それは、特定の組織の中で自身が贔屓しているカップリング(以下カプ)丈でなく、その組織の他の構成員たちも、それぞれ都合よく誰かとカプにして「綺麗に組ませる」こと――つまり、組織内で偶数に分けるように、カプをくっつけて配置すること――に對しての嫌惡でした。

たとえば暗殺チームを例に取るならば、リゾプロ、ギアメロ、ホルイル、ソルジェラがよく見られるカプとして並んでいます。こうした構造は一般によく見られるもので、わたくしも當初はそれが何故不快なのか、すぐには呑み込めませんでした。

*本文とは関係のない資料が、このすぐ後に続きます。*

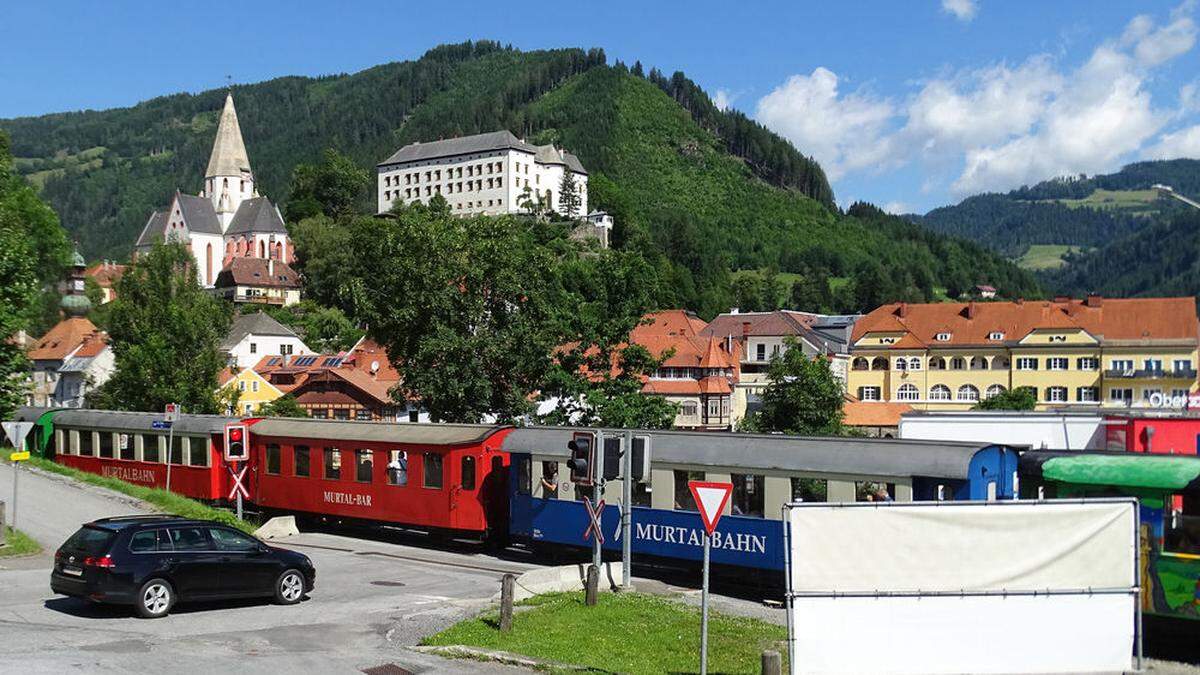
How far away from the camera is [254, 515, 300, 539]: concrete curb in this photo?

然し最近、東リベ二次創作において「副隊長會」なるものを捏造している繪師を見かけ、氣持ちが惡くなってしまいました。 そして初めて、その「組織内で全員を綺麗にカップリングする」という地雷を、おのれの身に引き受けることとなったのです。 
隊長たちによる幹部會議であれば、マイキーを慕う者たちがそれぞれの意思で集まっているという背景があります。しかし、副隊長という立場の者たちは、それぞれ別の隊長に惚れ込み、付き従っている存在であり、副隊長同士は本来、赤の他人です。
それを都合よくくっつけて関係性をでっちあげることは、譬えるならば――

飲食店の店主がカウンターの客同士を話させること

に似ています。この店から人の輪を繋げたい、と口では云いますが、店主はモテる己を演出したい丈なのです。それが若し水商賣のスナックのような店で、客もそうしたおしゃべりを目的にしているなら分かります。スナックで仲間外れは作るべきではありません。ですが昼間の店の、美味しい料理に惹かれて輯まった客たちは、本来無関係の他人です。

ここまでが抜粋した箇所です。